It is a curious moment in economic history when a man who claims to be billionaire businessman and one would assume a devoted adherent of capitalism, uses his position as President to declare that free trade and competition are bad for the USA -the complete opposite of what his political hero Ronald Reagan said when the latter was President. Some among us have indeed been critical of the operations of the 'free market' but as capitalism is, or was the 'only game in the global town' it was always about its variations rather than the justification for its existence
Here is the thought: suppose capitalism does not decline to be replaced by socialism, as Marx expected, but just declines in what we might call 'system failure' with no coherent replacement? Perhaps what we are watching, as the USA buries free trade and competition, tears up the rule book and hopes for the best, is a long future of economic incoherence and in effect the replacement of competition with economic 'war' in which nobody wins in the long term.

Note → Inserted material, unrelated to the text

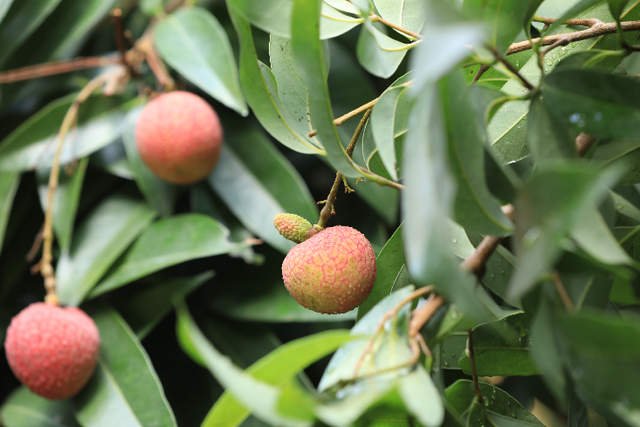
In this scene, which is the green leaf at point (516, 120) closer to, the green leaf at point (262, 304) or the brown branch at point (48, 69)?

The President will have achieved his dream, born out of an incendiary resentment, to destroy the political and economic system of the USA and to have broken the back of international economic regimes, but leaving nothing beneficial in its place. It is, in an even more curious way, a mirror image of his history as a businessman: six bankrupt business ventures that collapsed from incompetent management as he filed Chapter 11 bankruptcy and walked away leaving his investors stranded without their money, while he pocketed a billion $ in tax compensation for being a failure.